How does this vulnerability affect compliance with common standards and regulations (like GDPR, HIPAA)?:
I don't know
How can this vulnerability be detected on my network or system? Can you suggest some commands?
This vulnerability is triggered by a malicious DNS response containing multiple 63-byte labels that cause the DNS name length to exceed the buffer size. Detection involves monitoring DNS responses for unusually large or malformed DNS names that exceed the typical 255-byte buffer limit.
Since the vulnerability occurs in the dns_unpack_name() function of the Zephyr RTOS DNS resolver, detection on the system could involve enabling debugging or logging around DNS resolver activity to capture suspicious DNS responses.
No specific detection commands are provided in the available resources.
What immediate steps should I take to mitigate this vulnerability?

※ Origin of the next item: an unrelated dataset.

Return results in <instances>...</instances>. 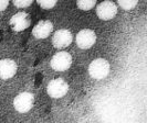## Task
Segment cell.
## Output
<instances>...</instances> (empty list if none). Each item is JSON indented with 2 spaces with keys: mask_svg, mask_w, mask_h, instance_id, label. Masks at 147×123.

Immediate mitigation steps include applying the patches submitted for the Zephyr RTOS main branch and supported versions (v4.3, v4.2, v3.7) that address this vulnerability.
As a temporary measure, enabling assertions (CONFIG_ASSERT) can cause the system to crash instead of silently corrupting memory, which may help detect exploitation attempts but does not fully fix the issue.
Disabling the DNS resolver functionality (CONFIG_DNS_RESOLVER) if it is not required can also prevent exploitation.